The 1953 Leprosy Prevention Law reinforced the policy of compulsory isolation even as medical advances were making leprosy treatable and far less contagious than once believed. Patients who tried to leave were brought back. The stigma attached to the disease ensured that even patients technically free to go had no community willing to receive them. It was not until April 1996 that the law was finally abolished. Former patients then filed suit, and on May 11, 2001, a court ruled that the decades of forced confinement had been unconstitutional. Two weeks later, on May 25, the ruling was confirmed, and compensation of eight million to fourteen million yen was awarded to patients based on how long they had been held under the unconstitutional regime. The victory was bittersweet. After a lifetime of segregation, many elderly residents had nowhere else to go.
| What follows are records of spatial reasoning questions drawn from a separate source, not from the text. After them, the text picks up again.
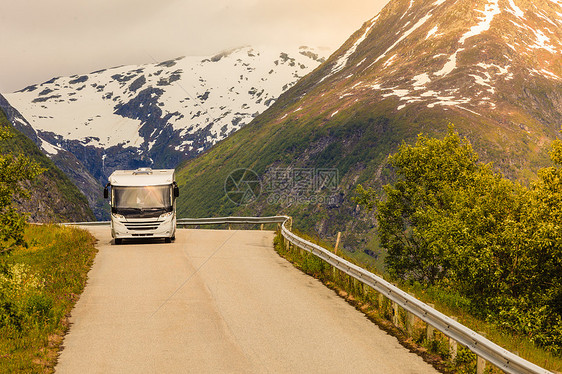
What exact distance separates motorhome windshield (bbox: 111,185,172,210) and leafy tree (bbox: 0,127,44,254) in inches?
474

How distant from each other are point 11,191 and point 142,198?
45.4 feet

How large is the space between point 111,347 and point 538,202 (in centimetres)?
1729

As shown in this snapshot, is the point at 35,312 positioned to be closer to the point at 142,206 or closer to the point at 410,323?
the point at 410,323

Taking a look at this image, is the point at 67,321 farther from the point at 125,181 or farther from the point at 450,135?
the point at 450,135

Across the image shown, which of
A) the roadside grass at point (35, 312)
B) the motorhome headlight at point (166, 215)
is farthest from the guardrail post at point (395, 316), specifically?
the motorhome headlight at point (166, 215)

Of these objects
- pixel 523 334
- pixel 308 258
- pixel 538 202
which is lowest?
pixel 523 334

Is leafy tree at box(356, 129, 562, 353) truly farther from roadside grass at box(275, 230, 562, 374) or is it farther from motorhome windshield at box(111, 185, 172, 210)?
motorhome windshield at box(111, 185, 172, 210)

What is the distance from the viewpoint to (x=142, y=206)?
26109 mm

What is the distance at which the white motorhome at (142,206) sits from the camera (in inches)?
1022

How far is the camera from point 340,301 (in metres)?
13.9

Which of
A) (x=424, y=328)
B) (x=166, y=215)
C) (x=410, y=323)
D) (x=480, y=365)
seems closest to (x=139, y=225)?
(x=166, y=215)

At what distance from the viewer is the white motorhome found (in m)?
26.0

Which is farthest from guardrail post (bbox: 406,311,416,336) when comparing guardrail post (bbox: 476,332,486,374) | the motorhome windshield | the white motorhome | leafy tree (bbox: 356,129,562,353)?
the motorhome windshield

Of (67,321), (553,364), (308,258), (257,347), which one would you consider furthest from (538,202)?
(67,321)
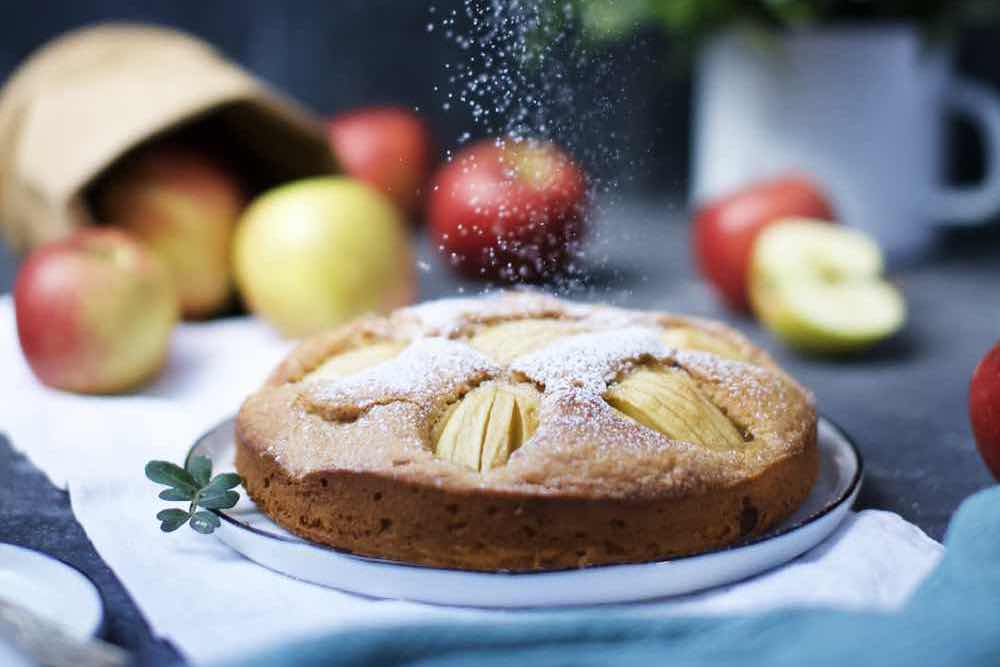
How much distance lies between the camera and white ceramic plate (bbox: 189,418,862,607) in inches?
28.0

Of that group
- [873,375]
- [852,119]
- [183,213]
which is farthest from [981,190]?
[183,213]

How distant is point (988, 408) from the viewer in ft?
3.10

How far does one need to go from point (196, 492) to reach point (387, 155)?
1.16 meters

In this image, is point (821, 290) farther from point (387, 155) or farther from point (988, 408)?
point (387, 155)

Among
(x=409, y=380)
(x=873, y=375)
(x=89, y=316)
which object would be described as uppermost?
(x=409, y=380)

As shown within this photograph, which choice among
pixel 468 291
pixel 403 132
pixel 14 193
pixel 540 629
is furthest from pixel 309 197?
pixel 540 629

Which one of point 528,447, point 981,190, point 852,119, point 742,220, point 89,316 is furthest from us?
point 981,190

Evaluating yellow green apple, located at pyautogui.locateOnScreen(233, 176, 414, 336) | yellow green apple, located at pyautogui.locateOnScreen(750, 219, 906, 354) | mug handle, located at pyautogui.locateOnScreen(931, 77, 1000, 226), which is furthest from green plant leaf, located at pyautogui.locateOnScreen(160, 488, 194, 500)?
mug handle, located at pyautogui.locateOnScreen(931, 77, 1000, 226)

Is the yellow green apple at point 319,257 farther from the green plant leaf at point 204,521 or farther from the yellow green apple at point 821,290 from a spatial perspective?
the green plant leaf at point 204,521

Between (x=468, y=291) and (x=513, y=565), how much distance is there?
2.80ft

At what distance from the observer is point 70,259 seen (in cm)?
120

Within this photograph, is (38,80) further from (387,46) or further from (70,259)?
(387,46)

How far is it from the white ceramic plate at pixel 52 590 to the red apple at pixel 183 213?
0.71m

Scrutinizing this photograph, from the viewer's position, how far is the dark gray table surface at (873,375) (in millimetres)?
917
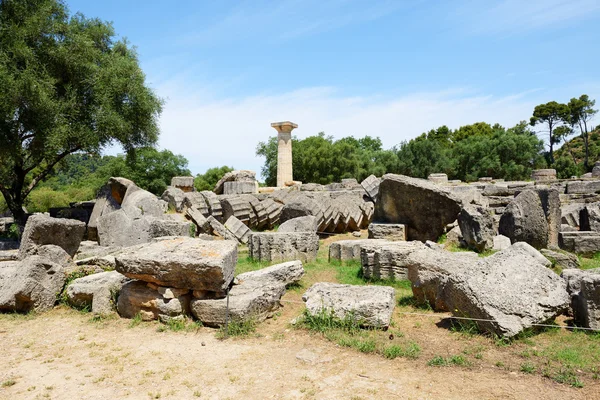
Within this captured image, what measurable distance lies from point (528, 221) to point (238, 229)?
711cm

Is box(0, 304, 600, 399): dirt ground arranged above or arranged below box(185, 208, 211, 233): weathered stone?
below

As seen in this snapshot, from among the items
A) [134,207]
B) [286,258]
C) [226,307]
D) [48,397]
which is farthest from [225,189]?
[48,397]

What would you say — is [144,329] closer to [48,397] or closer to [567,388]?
[48,397]

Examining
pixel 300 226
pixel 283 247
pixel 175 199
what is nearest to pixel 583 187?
pixel 300 226

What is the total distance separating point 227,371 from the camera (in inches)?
169

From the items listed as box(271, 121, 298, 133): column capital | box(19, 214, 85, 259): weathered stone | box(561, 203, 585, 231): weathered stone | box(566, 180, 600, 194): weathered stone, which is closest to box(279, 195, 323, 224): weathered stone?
box(19, 214, 85, 259): weathered stone

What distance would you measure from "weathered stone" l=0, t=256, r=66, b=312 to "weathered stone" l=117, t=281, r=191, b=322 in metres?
1.28

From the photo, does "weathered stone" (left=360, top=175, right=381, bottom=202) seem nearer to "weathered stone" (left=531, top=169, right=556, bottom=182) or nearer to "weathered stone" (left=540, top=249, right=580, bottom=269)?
"weathered stone" (left=540, top=249, right=580, bottom=269)

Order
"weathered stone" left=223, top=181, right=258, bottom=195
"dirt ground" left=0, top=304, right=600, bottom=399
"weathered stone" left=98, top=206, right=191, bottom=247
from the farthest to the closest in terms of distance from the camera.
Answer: "weathered stone" left=223, top=181, right=258, bottom=195 → "weathered stone" left=98, top=206, right=191, bottom=247 → "dirt ground" left=0, top=304, right=600, bottom=399

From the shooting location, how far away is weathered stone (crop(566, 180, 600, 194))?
16.1 metres

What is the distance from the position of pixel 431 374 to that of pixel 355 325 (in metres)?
1.26

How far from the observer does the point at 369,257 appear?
24.0 ft

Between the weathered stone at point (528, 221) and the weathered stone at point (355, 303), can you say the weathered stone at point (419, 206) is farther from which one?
the weathered stone at point (355, 303)

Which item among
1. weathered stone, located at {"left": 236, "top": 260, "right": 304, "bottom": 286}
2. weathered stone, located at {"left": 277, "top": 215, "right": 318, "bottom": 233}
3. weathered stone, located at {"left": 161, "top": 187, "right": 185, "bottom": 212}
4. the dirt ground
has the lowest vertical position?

Memory and the Museum Next Door

Today, Tama Zenshoen continues to operate in Higashimurayama, a quiet residential district in western Tokyo. The number of residents has declined steadily as the aging population of former patients shrinks, but those who remain were shaped by an era of forced isolation that most of Japan would rather not discuss. Adjacent to the sanatorium stands the National Hansen's Disease Museum, which preserves the history of leprosy in Japan -- the laws, the confinement, the enken currency, the literature, and the long fight for recognition. The Leprosy Research Center of the National Institute of Infectious Diseases also operates nearby, continuing scientific work on a disease that once drove an entire system of internal exile. The sanatorium grounds are quiet now, shaded by old trees, a place where the loudest sounds are birdsong and the rustle of visitors at the museum learning about a chapter of Japanese history written in isolation and shame.

From the Air

Located at 35.77N, 139.49E in Higashimurayama, a residential area in western Tokyo. The sanatorium grounds and adjacent National Hansen's Disease Museum appear as a cluster of low-rise institutional buildings amid dense suburban neighborhoods. The site is not prominent from altitude but is identifiable by its relatively open grounds compared to surrounding development. Best approached at 2,000-3,000 feet AGL. Chofu Airport (RJTF) lies approximately 10 nautical miles to the south-southwest. Yokota Air Base (RJTY) is roughly 12 nautical miles to the west-northwest.